Reasoning token limits. GPT-OSS-120B has a 32K output token limit, and all reasoning happens within that budget. When the line item count grows, the model runs out of room to think before it runs out of room to write. The input might fit in 130K tokens, but the model can't reason over all of it within its output budget. This is a fundamental constraint of the current architecture — bigger context windows alone won't fix it without proportionally larger output limits.

As of today, we are keeping the audit process for these two cases manual because it only represents around 3% of the client base so it's not a huge time sink.

The ROI after 4 months

By the end of the fourth month, we reduced total audit process time (pre-processing, Bumblebee workflows, human review) from 5 days to 6 hours. The number of invoice discrepancies found has also dropped to 20% of the first month's total, indicating that the process is maturing and upstream billing accuracy is improving. More importantly, we recovered around 0.5% of top-line recurring revenue and reduced potential reputational damage.

What's Next

NVIDIA released Nemotron 3 Super earlier this month — a 120B parameter open-source model with 12B active parameters and a native 1M token context window. It directly benchmarks against GPT-OSS-120B with comparable accuracy and up to 2.2x higher inference throughput. Since it's open-weight and available through multiple inference providers, it fits our zero-day data retention requirement.

We're planning to run next month's invoice audit on Nemotron 3 Super alongside GPT-OSS-120B and compare results head-to-head: accuracy on known discrepancies, handling of the large client that currently requires manual audit, and total run cost. We'll share the results.

TL;DR — Lessons Learned

Break the problem into company-sized chunks. Don't feed a 1,000-row CSV into one LLM call. Group by customer, run each as its own workflow, and use bulk execution to scale.
LLMs can calculate markup reliably now. Markup calculations, proration math, and seat-count comparisons worked accurately out of the box. The "LLMs are bad at math" assumption is outdated for current reasoning models — don't over-engineer around it.
Add wait time between run to respect rate limit. Stagger workflow launches with a fixed wait interval and build auto-retry into the agent.
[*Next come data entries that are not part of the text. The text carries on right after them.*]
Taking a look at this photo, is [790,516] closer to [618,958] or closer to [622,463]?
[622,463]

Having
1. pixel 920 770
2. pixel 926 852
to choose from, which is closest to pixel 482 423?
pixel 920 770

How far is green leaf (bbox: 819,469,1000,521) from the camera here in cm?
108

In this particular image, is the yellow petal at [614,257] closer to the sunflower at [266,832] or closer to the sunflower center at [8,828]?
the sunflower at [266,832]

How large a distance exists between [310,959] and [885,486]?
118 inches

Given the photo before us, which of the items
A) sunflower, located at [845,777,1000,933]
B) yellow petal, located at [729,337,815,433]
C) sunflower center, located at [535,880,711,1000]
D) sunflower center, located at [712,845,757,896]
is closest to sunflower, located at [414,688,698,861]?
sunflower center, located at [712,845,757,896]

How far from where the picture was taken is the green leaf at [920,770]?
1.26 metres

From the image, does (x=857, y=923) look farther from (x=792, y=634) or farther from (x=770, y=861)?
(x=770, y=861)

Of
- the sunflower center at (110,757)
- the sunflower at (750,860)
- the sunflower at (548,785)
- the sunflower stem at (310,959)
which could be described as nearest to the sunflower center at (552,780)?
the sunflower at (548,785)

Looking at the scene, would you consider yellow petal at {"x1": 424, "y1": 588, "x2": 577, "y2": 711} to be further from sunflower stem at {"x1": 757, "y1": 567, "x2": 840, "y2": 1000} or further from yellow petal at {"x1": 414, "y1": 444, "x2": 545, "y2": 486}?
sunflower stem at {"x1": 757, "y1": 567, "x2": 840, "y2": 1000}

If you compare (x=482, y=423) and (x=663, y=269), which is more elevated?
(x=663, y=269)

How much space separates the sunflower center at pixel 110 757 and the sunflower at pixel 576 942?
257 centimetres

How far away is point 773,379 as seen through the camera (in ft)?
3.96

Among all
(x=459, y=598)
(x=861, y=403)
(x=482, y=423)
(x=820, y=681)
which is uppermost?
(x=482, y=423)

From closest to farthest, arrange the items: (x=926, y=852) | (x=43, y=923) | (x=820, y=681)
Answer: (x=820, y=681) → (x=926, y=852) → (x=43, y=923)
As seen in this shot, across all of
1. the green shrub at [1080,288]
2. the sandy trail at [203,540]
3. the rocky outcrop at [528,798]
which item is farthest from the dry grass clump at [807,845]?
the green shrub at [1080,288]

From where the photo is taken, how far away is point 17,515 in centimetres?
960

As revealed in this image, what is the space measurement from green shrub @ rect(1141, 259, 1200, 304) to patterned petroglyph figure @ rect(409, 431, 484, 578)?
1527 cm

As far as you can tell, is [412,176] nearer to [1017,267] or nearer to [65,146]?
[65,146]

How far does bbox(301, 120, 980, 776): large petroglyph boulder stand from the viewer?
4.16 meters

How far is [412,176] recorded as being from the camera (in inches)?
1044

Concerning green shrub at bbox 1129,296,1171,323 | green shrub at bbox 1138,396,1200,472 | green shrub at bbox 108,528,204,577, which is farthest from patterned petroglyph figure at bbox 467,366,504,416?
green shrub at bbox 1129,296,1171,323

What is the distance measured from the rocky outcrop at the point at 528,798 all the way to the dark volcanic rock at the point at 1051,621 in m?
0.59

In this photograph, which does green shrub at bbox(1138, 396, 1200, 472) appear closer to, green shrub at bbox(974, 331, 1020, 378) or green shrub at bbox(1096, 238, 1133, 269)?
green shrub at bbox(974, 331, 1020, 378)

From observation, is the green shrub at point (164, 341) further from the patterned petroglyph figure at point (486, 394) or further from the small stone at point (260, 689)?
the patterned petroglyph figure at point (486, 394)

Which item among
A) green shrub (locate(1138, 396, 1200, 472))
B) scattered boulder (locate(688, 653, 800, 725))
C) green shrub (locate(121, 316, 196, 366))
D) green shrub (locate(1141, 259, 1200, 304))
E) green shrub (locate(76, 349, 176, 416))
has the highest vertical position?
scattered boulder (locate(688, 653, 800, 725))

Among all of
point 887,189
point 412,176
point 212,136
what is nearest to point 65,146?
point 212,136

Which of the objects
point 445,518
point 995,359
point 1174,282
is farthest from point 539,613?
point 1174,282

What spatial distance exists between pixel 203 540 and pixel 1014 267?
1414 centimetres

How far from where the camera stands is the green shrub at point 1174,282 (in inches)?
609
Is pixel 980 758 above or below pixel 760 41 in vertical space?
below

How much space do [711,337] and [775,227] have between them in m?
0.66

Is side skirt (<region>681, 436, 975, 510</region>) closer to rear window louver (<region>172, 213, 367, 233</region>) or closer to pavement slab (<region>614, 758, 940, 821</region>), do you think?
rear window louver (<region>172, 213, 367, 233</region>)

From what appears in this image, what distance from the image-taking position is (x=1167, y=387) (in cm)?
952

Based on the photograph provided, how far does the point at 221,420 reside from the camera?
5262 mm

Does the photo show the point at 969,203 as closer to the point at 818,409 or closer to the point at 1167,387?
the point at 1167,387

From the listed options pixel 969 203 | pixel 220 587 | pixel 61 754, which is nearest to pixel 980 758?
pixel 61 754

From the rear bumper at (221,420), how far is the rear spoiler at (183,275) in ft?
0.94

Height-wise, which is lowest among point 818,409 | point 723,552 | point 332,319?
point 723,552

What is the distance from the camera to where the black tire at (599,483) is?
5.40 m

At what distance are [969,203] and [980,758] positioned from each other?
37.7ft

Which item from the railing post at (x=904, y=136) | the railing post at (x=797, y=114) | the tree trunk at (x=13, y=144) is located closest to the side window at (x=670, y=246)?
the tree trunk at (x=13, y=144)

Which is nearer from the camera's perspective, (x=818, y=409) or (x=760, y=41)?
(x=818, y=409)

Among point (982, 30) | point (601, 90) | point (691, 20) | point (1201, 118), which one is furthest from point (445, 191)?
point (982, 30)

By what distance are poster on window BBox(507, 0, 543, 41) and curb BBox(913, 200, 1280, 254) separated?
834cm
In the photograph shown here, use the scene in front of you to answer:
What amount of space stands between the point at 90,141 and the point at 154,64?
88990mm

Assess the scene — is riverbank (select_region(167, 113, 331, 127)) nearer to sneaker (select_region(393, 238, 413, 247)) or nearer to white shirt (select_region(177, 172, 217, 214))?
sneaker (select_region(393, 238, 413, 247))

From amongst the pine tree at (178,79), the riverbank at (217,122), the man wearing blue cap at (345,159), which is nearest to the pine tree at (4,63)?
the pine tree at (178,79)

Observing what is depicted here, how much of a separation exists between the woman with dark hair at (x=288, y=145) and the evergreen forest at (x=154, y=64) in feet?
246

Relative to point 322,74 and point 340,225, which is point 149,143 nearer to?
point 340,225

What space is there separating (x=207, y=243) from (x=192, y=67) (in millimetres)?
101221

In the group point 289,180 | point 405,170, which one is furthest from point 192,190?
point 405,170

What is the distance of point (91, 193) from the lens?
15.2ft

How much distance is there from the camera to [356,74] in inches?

The right interval depends on how many API calls each workflow makes.
Output formatting is the hardest part. Getting the LLM to produce structured, categorized output (not just "here are the mismatches") took more iteration than any other piece. Expect to run the full audit multiple times just to validate prompt changes.
Some problems need bigger models, not better prompts. Large single-client invoices and reasoning token limits are architectural constraints. We chose to keep 3% of the audit manual rather than over-engineer around limits that new models will solve.